- Collected data -
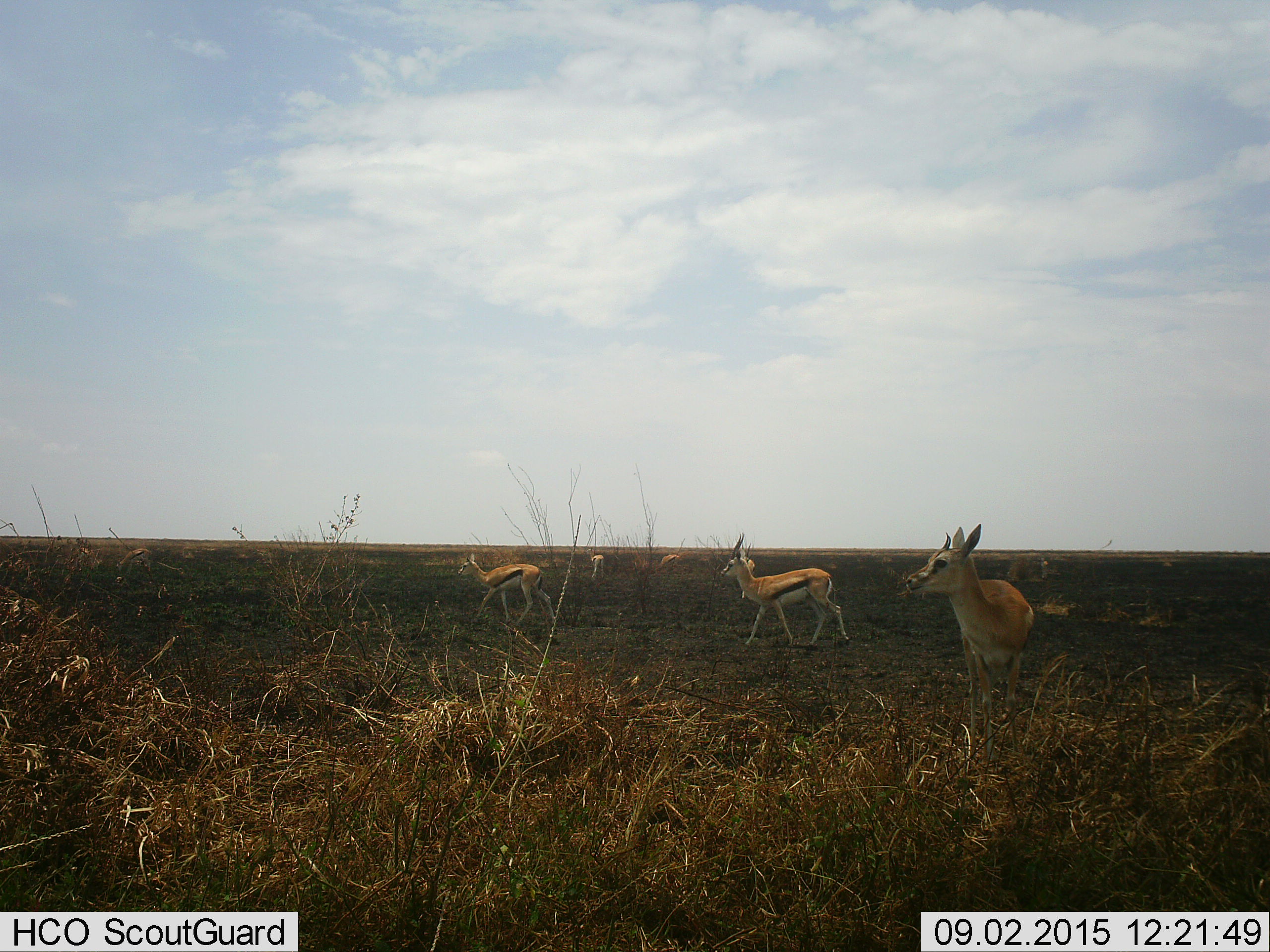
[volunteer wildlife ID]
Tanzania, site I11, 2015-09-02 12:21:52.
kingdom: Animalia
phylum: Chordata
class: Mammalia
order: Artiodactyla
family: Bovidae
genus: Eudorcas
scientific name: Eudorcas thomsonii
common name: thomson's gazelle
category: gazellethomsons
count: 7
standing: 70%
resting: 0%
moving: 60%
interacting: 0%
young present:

- PROBLEM TO WORK ON -
From the line containing "family: Bovidae" through the last line of the entries above, print each line exactly as it stands.

- SOLUTION TO THE PROBLEM -
family: Bovidae
genus: Eudorcas
scientific name: Eudorcas thomsonii
common name: thomson's gazelle
category: gazellethomsons
count: 7
standing: 70%
resting: 0%
moving: 60%
interacting: 0%
young present:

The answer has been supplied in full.